Passage given:

Adriana's artistic work is focused on gender inequality. Through her work, she intends to break the taboo of female sexuality in a predominantly patriarchal society. Her pieces contain and visualize sexual taboos and connect to us by objectifying emotions, those from the maker and the observer. Her jewellery seeks to empower women by exalting the erotic as beauty, a healing principle, and the feminine essence.
Alison Brown
Alison Brown meshes the known with the unknown to create new ways of working, using sustainable techniques, mindful of resources and wastefulness. She incorporates the broken, rustic and the overlooked as conveyors of time and memory. As a bricoleur she see possibilities in the mismatch and discordance of these bits; using porcelain with a backstory of strength, purity, and expensive whiteness, subverting it with rusty metal bits, nails, causing a clash of ideas: dissonance. The discarded married with ethereal beauty. Transforming the commonplace: seeing something extraordinary in the ordinary.
Claudia Steiner
Surface design, contrasts, form, nature, color, architecture, materiality, and hidden details are all common threads that run through Claudia's work. The most important element demonstrated in her pieces is the creation of space and contours in order to combine geometric and ornamental forms.

Information shown:
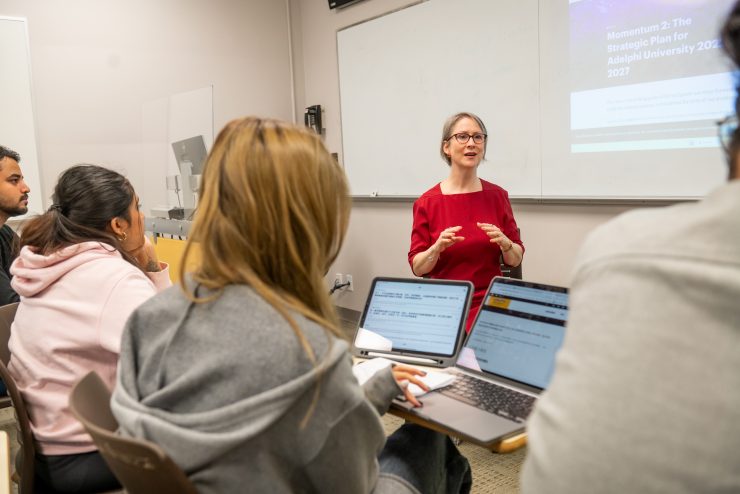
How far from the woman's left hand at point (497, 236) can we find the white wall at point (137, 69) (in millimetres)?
2822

Given instruction A: Reproduce the part of the artist profiles that opens with the words containing "Adriana's artistic work" and closes with "the feminine essence.".
Given instruction B: In the artist profiles, what does Alison Brown use to subvert porcelain?
Given instruction C: According to the artist profiles, why does Claudia Steiner create space and contours in her pieces?
Rely only on the artist profiles to answer.

Answer A:
Adriana's artistic work is focused on gender inequality. Through her work, she intends to break the taboo of female sexuality in a predominantly patriarchal society. Her pieces contain and visualize sexual taboos and connect to us by objectifying emotions, those from the maker and the observer. Her jewellery seeks to empower women by exalting the erotic as beauty, a healing principle, and the feminine essence.

Answer B: Rusty metal bits and nails.

Answer C: She creates space and contours in order to combine geometric and ornamental forms.